** Begin Records **

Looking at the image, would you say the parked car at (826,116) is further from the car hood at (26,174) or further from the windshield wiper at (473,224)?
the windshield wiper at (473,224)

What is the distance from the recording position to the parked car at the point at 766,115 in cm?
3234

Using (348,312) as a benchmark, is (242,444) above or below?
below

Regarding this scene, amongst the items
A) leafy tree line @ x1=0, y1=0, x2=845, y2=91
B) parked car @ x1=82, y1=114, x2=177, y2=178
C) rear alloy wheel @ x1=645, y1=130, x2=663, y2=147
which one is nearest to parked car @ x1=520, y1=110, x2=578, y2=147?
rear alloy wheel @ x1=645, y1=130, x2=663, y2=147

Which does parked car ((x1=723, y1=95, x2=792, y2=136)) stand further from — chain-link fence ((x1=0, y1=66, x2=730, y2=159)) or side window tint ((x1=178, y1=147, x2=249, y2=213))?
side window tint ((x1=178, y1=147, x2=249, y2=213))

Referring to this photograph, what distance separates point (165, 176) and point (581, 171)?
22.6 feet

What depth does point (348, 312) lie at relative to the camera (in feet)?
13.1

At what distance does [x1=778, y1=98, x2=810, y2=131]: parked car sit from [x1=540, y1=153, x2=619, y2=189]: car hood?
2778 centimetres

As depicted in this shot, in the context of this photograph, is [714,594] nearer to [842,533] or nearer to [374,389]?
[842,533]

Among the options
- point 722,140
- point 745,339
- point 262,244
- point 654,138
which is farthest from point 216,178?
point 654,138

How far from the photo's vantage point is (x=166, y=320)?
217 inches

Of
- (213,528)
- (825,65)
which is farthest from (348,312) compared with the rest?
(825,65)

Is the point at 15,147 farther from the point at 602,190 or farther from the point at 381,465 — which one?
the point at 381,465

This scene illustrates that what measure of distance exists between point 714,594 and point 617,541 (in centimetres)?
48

** End Records **

* Exercise description: Reproduce every one of the records above, word for word.

* Correct result:
Looking at the image, would you say the parked car at (826,116) is further from the car hood at (26,174) or further from the windshield wiper at (473,224)?
the windshield wiper at (473,224)

What is the distance from the recording position to the parked car at the point at 766,115 in cm?
3234

Using (348,312) as a benchmark, is (242,444) above or below?
below

Regarding this scene, amongst the items
A) leafy tree line @ x1=0, y1=0, x2=845, y2=91
B) parked car @ x1=82, y1=114, x2=177, y2=178
C) rear alloy wheel @ x1=645, y1=130, x2=663, y2=147
which one is nearest to parked car @ x1=520, y1=110, x2=578, y2=147?
rear alloy wheel @ x1=645, y1=130, x2=663, y2=147

Which does parked car ((x1=723, y1=95, x2=792, y2=136)) stand further from — chain-link fence ((x1=0, y1=66, x2=730, y2=159)) or side window tint ((x1=178, y1=147, x2=249, y2=213))?
side window tint ((x1=178, y1=147, x2=249, y2=213))

Referring to this photograph, what distance separates point (165, 176) and point (581, 171)?
22.6 feet

What depth does point (348, 312) lie at relative to the camera (in feet)?
13.1

At what distance does [x1=778, y1=98, x2=810, y2=131]: parked car sit from [x1=540, y1=153, x2=619, y2=189]: car hood?
2778 centimetres

As depicted in this shot, in the context of this photograph, is [714,594] nearer to [842,533] or nearer to [374,389]?
[842,533]

Among the options
- point 722,140
- point 745,339
- point 262,244
- point 654,138
which is farthest from point 216,178?
point 654,138

How far from the photo's vantage point is (x=166, y=320)?
217 inches

Of
- (213,528)
- (825,65)
which is farthest from (348,312) compared with the rest?
(825,65)

Is the point at 15,147 farther from the point at 602,190 or farther from the point at 381,465 — which one?
the point at 381,465

This scene illustrates that what measure of distance exists between point 714,594 and point 617,541 (in centimetres)?
48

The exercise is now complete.